Passage:
[start]

Oklahoma Secretary of Commerce and Tourism
- Great Seal of Oklahoma

Agency overview
- Formed: February 1, 2003
- Preceding agency: Secretary of Commerce Secretary of Tourism and Recreation;
- Headquarters: 900 N Stiles Avenue Oklahoma City, Oklahoma
- Employees: 1883 (FY2011)
- Annual budget: $758 million (FY2011)
- Minister responsible: Deby Snodgrass, Secretary of Commerce and Tourism;
- Child agency: Oklahoma Department of Commerce; Oklahoma Department of Labor; Oklahoma Employment Security Commission;
- Website: Office of the Secretary of Commerce and Tourism

= Oklahoma Secretary of Commerce and Tourism =

This page relates the history of the position of Oklahoma Secretary of Commerce and Tourism.

==History==
The Oklahoma Secretary of Commerce and Tourism was a member of the Oklahoma Governor's Cabinet. The Secretary was appointed by the Governor, with the consent of the Oklahoma Senate, to serve at the pleasure of the Governor. The Secretary served as the chief advisor to the Governor on economic development and cultural heritage.

[end]

Extracted entries:

[start]

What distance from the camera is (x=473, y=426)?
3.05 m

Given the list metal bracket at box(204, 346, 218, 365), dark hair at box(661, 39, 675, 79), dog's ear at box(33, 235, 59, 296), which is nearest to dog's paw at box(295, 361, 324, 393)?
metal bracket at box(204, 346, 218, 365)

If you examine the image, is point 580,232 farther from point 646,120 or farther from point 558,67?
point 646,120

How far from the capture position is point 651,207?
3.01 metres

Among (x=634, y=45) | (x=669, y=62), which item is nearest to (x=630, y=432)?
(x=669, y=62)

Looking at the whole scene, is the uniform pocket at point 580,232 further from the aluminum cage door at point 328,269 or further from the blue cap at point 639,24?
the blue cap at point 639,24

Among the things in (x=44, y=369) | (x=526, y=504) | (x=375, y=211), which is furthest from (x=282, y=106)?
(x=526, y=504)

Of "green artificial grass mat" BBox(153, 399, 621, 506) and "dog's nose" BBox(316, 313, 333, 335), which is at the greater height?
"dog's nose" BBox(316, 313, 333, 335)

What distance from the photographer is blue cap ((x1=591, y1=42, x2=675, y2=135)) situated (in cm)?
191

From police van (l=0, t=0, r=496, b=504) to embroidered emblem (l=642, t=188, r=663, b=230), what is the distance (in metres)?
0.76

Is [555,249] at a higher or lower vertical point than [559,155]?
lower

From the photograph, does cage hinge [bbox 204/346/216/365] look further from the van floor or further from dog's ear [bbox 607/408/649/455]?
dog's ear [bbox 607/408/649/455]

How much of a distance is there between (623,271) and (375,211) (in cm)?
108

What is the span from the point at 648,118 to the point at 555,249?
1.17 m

[end]

To be done:
1. Based on the Oklahoma Secretary of Commerce and Tourism page, do these statements agree with it: (a) the Secretary was appointed by the Governor with the Oklahoma Senate's consent, (b) the headquarters were on N Stiles Avenue in Tulsa, (c) the agency was formed in 2011? Answer yes or no for each, quoting the words from the page that decide it.
2. Please duplicate the entries line for line, starting at the line that contains "From the photograph, does" and continuing through the last of the entries.

Answers given:
1.
(a) Yes: "The Secretary was appointed by the Governor, with the consent of the Oklahoma Senate"
(b) No: "Headquarters: 900 N Stiles Avenue Oklahoma City, Oklahoma"
(c) No: "Formed: February 1, 2003"

2.
From the photograph, does cage hinge [bbox 204/346/216/365] look further from the van floor or further from dog's ear [bbox 607/408/649/455]?
dog's ear [bbox 607/408/649/455]

How much of a distance is there between (623,271) and (375,211) (in cm)?
108

What is the span from the point at 648,118 to the point at 555,249?
1.17 m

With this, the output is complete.